- Created by: Ant & Dec
- Presented by: Jamie Theakston Kirsty Gallacher Ant & Dec
- Country of origin: United Kingdom

Original release
- Network: Sky One (2005) ITV (2006)
- Release: 2005 – 2006

= All-Star Cup =

The All-Star Cup (stylised as "All*Star Cup") is a celebrity golf match first held at the Celtic Manor Resort in Newport, Wales in 2005 that pitted two teams of celebrities against each other in a Ryder Cup-style competition.

The first series was aired on Sky One, with the second series being covered on ITV with extra coverage on ITV2.

==Series 1==
In the 2005 competition the American team were captained by Mark O'Meara and the Europeans were captained by Colin Montgomerie. The event was aired on Sky One, presented by Kirsty Gallacher and Jamie Theakston and created by Anthony McPartlin and Declan Donnelly.

The tournament ended dramatically, with the result only decided on the 18th hole of the final match, when Ronan Keating and Damian Lewis won the hole against Michael Douglas and Mark Spitz to win the cup for Europe by a score of 91–89.

| Team USA 2005 | Team Europe 2005 |
|---|---|
| Michael Chang | Matt Dawson |
| Michael Douglas | Chris Evans |
| Patrick Duffy | Ruud Gullit * |
| Boomer Esiason | Gavin Henson |
| Kenny G | Ronan Keating |
| Steve Hytner | Jodie Kidd |
| Cheryl Ladd | Damian Lewis |
| George Lopez | James Nesbitt |
| Rob Lowe | Sir Steve Redgrave |
| Cheech Marin | Peter Schmeichel |
| Haley Joel Osment | Ian Wright |
| Nick Swisher | Catherine Zeta-Jones |

- Replaced Boris Becker *

==Series 2==
The 2006 tournament took place from 26 to 28 August and was broadcast across ITV and ITV2 during the August Bank Holiday weekend, with Ant & Dec taking up the role of hosting the live coverage on ITV, and Kirsty Gallacher and Ben Shephard fronting the ITV2 coverage. Colin Montgomerie returned to captain the European team, with the American team now being captained by Todd Hamilton.

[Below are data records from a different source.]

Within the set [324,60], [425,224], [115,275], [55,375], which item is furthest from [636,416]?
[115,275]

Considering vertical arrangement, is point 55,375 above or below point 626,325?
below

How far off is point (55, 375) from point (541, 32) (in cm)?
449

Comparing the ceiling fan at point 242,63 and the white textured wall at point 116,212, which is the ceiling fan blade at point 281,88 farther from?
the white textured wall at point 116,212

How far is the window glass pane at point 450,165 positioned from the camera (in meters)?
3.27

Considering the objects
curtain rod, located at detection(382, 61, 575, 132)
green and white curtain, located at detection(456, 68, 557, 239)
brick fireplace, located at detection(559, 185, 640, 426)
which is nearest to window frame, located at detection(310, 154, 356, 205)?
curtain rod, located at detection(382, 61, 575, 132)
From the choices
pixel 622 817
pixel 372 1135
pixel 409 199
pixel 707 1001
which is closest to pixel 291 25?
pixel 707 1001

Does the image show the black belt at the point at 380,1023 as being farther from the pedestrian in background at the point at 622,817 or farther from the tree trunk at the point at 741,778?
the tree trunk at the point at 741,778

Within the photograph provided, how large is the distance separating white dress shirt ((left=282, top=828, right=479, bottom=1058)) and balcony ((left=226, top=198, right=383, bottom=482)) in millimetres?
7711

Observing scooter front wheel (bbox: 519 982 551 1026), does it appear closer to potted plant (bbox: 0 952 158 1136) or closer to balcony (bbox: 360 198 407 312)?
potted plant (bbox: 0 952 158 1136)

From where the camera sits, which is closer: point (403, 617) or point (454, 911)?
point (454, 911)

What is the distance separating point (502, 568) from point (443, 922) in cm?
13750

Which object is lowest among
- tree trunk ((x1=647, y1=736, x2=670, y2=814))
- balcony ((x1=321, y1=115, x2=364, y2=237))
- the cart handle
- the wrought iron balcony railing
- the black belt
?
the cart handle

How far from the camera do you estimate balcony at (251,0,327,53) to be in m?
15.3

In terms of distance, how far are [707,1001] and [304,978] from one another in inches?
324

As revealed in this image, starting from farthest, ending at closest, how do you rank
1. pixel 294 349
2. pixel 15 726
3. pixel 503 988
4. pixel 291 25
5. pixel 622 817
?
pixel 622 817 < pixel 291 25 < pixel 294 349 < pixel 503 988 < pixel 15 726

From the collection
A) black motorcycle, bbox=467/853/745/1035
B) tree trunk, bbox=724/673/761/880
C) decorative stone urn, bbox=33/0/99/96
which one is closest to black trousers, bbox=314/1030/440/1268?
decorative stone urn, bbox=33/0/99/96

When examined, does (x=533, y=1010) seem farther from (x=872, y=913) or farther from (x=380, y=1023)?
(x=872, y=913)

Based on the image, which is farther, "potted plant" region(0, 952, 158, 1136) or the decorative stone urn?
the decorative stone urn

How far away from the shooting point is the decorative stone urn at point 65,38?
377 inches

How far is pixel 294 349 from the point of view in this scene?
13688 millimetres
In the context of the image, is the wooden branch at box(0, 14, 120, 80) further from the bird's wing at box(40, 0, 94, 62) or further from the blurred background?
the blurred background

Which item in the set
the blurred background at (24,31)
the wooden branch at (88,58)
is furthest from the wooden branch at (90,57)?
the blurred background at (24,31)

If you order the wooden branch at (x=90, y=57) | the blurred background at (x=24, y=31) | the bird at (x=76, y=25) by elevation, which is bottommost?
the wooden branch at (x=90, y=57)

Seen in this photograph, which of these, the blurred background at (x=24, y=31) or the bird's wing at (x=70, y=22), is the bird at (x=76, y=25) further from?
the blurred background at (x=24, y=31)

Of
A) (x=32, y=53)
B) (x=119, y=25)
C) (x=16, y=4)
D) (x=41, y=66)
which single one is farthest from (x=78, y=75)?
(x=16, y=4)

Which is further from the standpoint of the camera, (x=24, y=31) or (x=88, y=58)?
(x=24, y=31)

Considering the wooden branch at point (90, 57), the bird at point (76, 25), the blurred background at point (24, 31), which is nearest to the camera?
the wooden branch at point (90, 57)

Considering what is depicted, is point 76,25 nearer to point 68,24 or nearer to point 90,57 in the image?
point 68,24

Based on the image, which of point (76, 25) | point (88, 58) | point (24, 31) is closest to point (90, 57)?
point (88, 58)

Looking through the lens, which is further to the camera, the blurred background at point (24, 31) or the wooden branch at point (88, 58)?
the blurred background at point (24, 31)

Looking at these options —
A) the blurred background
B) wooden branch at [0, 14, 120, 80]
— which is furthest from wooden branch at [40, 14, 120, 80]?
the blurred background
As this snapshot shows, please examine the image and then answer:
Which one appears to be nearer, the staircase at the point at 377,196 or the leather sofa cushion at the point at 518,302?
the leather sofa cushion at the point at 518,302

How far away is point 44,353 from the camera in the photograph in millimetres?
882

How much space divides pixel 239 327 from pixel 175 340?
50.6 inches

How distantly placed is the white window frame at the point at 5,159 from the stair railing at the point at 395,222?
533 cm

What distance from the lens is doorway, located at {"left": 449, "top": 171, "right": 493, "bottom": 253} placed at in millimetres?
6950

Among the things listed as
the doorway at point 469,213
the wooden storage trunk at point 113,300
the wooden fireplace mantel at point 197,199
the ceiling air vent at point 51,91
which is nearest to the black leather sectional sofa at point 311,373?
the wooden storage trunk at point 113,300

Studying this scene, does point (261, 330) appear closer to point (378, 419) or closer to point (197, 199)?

Europe won the cup for the second time. Entertainer Bruce Forsyth holed the winning putt, aged 78. He had been dubbed 'The Golfather' by his teammates during the contest.

| Team USA 2006 | Team Europe 2006 |
|---|---|
| William Baldwin | Chris Evans |
| Michael Brandon | Bruce Forsyth |
| Richard Burgi | Ruud Gullit |
| Alice Cooper | Ronan Keating |
| Patrick Duffy | Ross Kemp |
| Michael Johnson | Jodie Kidd |
| James Keach ^{†} | Damian Lewis |
| Meat Loaf | James Nesbitt |
| Aidan Quinn | Phil Tufnell |
| Richard Schiff | Bradley Walsh |
| Jane Seymour^{††} | Ian Wright |

^{†} James Keach replaced Chazz Palminteri during the second day due to injury.

^{††} Jane Seymour is British, but she represented the United States where she is a naturalized citizen.

==Cancellation==
The All-Star Cup did not have a third series as ITV would not put up the money for 2007.